A. Requests for Funding

    To ensure that all projects receive fair and equal consideration 
for the limited available funds, FHWA requires formal grant 
applications to be submitted to http://www.grants.gov by close of 
business January 18, 2011 to be assured consideration for available FY 
2010 and FY 2011 funds. Applicants may also submit an optional 
``sketch'' or draft proposal, in a format selected by the applicant, to 
angela.jacobs@dot.gov by December 3, 2010, which FHWA will review and 
provide feedback on for the applicant to use in its formal grant 
application. Sketch or draft proposals received after this date may 
still be reviewed by and formally commented upon by FHWA at its 
discretion. For applications that had been submitted under the August 
5, 2009, (74 FR 39138) solicitation that were not funded (for a list of 
projects funded from that solicitation, see: http://www.fhwa.dot.gov/
pressroom/fhwa1029.htm), and where such applications would still be 
eligible for funding under the criteria provided by this notice, 
applicants may submit a letter to angela.jacobs@dot.gov at FHWA by 
November 18, 2010, requesting comments on their previous applications.

B. Projects for Which No Funds Are Requested

    Although most projects under the VPP program involve program funds, 
some projects do not, and instead only seek tolling authority under the 
program. In such cases, and especially where a State is not already 
part of the VPP program, FHWA recommends that the public authority 
investigate the other opportunities to gain authority to toll that are 
listed in the notice in the January 6, 2006, Federal Register, entitled 
``SAFETEA-LU; Opportunities for State and Other Qualifying Agencies to 
Gain Authority to Toll Facilities Constructed Using Federal Funds'' (71 
FR 965).

C. Proposal Evaluation Criteria

    All proposals will be evaluated based on these core outcome 
measures, with

[[Page 64402]]

pre-implementation proposals evaluated based upon their projected 
effects on these measures if they are later to lead to implementation:

Livability

    To what extent will the project directly enhance livability by:
     Improving neighborhood design and facilitating compact 
form (e.g., if parking pricing curtails demand, thus allowing 
alternative uses for land dedicated to surface parking).
    To what extent will forecasted reductions in traffic make 
available:
     An opportunity for traffic calming and human-scale design 
enhancements.
     More road space to accommodate pedestrians and bicyclists 
by reducing the amount of road space needed to accommodate motor 
vehicles in motor vehicle travel lanes.
     Faster bus travel and better bus stop designs.
    To what extent will revenue from pricing contribute to:
     Infrastructure costs for pedestrian and bicycle 
improvements.
     Transit infrastructure and operations.
     Ridesharing programs.

Sustainability

    To what extent will forecasted reductions in traffic:
     Reduce greenhouse gas emissions, improve energy 
efficiency, and reduce dependence on fossil fuels.
     Reduce air, water, and noise pollution and damage to 
ecosystems.
     Support transit-oriented land development.
    To what extent will revenue from pricing contribute to:
     Funding of a multimodal transportation system that meets 
the sustainability objectives listed immediately above.

Equity

    To what extent will costs and benefits be distributed so that:
     Low-income travelers or other transportation disadvantaged 
groups pay less on average for their travel or have a better travel 
experience at the same cost.
    To what extent will revenues be used to:
     Provide accommodations that are especially important to 
low-income travelers or other transportation disadvantaged groups.
    To what extent are equity impacts mitigated so that:
     Concerns of low-income or other transportation 
disadvantaged groups are addressed.

## DATA SUPPLIED

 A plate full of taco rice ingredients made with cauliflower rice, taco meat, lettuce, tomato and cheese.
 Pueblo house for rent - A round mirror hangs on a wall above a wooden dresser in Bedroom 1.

* * *

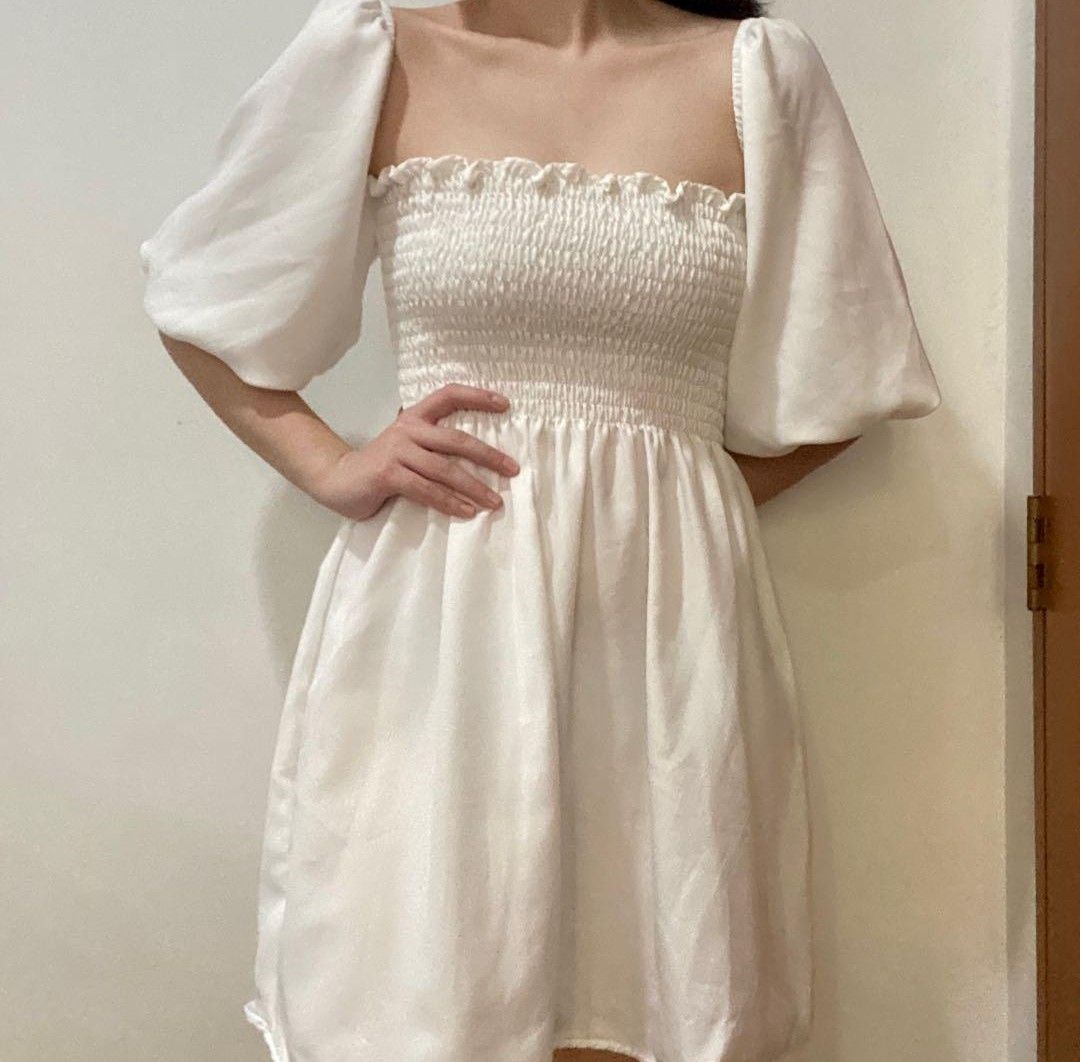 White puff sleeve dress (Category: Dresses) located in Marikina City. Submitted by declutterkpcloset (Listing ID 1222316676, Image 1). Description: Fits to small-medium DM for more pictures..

## EXERCISE DETAILS
Write out the part of the FHWA funding notice that begins at the words "More road space" and stops after "Ridesharing programs.". The records have no connection to the FHWA funding notice.

## OUTPUT OF THE EXERCISE
More road space to accommodate pedestrians and bicyclists 
by reducing the amount of road space needed to accommodate motor 
vehicles in motor vehicle travel lanes.
     Faster bus travel and better bus stop designs.
    To what extent will revenue from pricing contribute to:
     Infrastructure costs for pedestrian and bicycle 
improvements.
     Transit infrastructure and operations.
     Ridesharing programs.